Your expensive, monthly cable bill may be a thing of the past.

Internet video services from the likes of Netflix and Apple offer a glimpse of a home entertainment future that doesn’t include cable, reports Joelee tessler of the Associated Press (AP).

To challenge to the cable TV industry’s dominance however, online video services need popular movies and TV shows to catch the eyes and interest of viewers.

The rights to offer many of the popular shows and films have been difficult and expensive to come by but this first step leads to a model for future entertainment options that more and more of the public is already embracing.

For cable giant Comcast to win government approval to take over NBC Universal last month, they had to agree to let online rivals license NBC programming. Hit shows such as NBC’s “30 Rock” and “The Office”, are among the many popular titles that Comcast has agreed to not block to its 17 million broadband subscribers from viewing through Netflix, Apple’s iTunes and other rivals yet to come, AP is reporting.

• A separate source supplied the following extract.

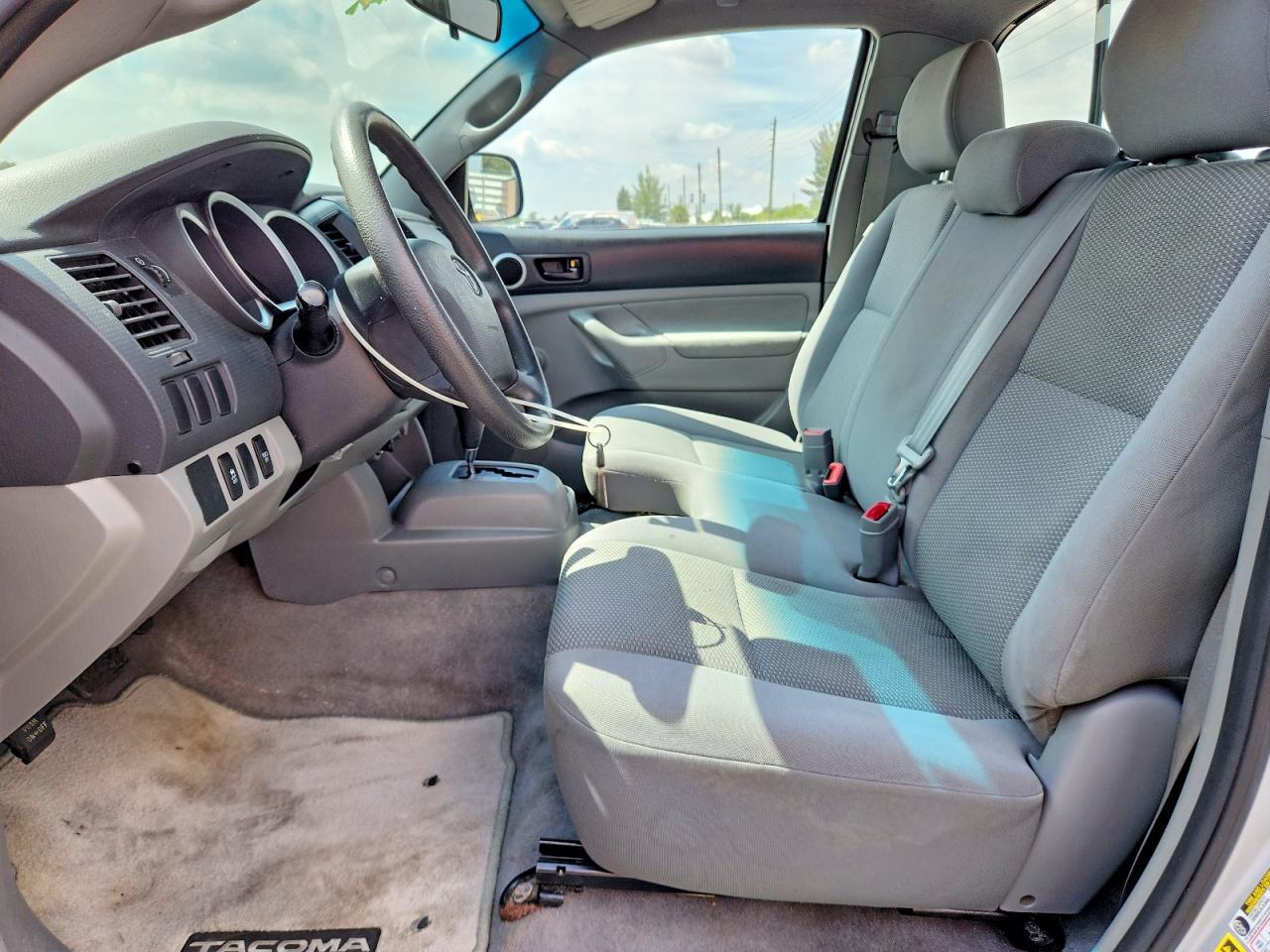 2010 Toyota Tacoma Base - Image 7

Aimed at requiring the nation’s largest cable TV company, with nearly 23 million video subscribers in 39 states, to not stifle the growth of the nascent Internet video business, these conditions could serve as a model for other entertainment companies in facing new online competitors, including the sharing of video through still popular torrenting outlets.

They also send a powerful message that the government believes these promising young rivals deserve an opportunity to take on established media companies.

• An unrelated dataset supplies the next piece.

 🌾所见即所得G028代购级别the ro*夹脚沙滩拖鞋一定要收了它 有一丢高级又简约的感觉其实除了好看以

“These conditions are not just window dressing. They come across as a pretty comprehensive effort to give Internet TV a real shot at taking off,” Paul Gallant, an analyst for financial brokerage MF Global, told Tessler.

The Federal Communications Commission (FCC) and the Justice Department reviewed Comcast’s plan to buy a 51 percent stake in NBC Universal from General Electric. The takeover allows Comcast to control NBC and Telemundo broadcast networks, cable channels such as CNBC and Bravo, the Universal Pictures movie studio and a stake in Hulu.com, which distributes NBC and other broadcast programming online.

The FCC is taking pains to ensure that Comcast will not stifle competition through its control over both a major media empire and the cables that deliver cable and Internet services to millions of American homes.

Cutting the cord and the cable bill, which averages $70 per month for basic Comcast services is becoming simpler and more accepted. Alternatives to cable’s traditional bundled viewing, which customers often complain include a myriad of channels they have no interest in, include Netflix, which offers subscription plans with unlimited online viewing for as little $8 a month. Apple’s iTunes and Amazon.com let customers rent or buy individual movies and TV shows for as little as a few dollars apiece.

Apple and Google make set-top boxes and software that transfer online video to television sets, freeing it from computer screens. TV makers are also beginning to offer sets with built-in internet capabilities.

Cable TV companies, according to existing FCC rules are required to license the channels they own to such rivals. New rules allow internet video services to license big packages of NBC Universal programming for the same price that a traditional rival pays. Or buy specific shows or channels if they are already licensing comparable programming from another major media company.

If Netflix, for example, negotiates to license children’s programming from The Walt Disney Co., Comcast must have comparable children’s programming available from NBC to Netflix under similar terms. Although only Comcast and NBC are bound by these conditions as of now they would pressure other companies to make their programming available to online services, too.

This arrangement could also serve as a guide for future merger reviews and even shape new FCC rules affecting the entire industry. “Before this deal, online video distributors had no rights to programming at all,” Stifel Nicolaus analyst Rebecca Arbogast tells AP. “This opens the door.”